### Goal of the exercise
The result should be an exact copy of the lines from the one with "order: Artiodactyla" through the last line of the data below, both included.

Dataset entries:
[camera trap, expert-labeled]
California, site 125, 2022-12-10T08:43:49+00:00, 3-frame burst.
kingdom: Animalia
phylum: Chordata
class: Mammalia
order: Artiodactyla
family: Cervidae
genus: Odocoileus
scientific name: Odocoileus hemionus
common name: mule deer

### Solution
order: Artiodactyla
family: Cervidae
genus: Odocoileus
scientific name: Odocoileus hemionus
common name: mule deer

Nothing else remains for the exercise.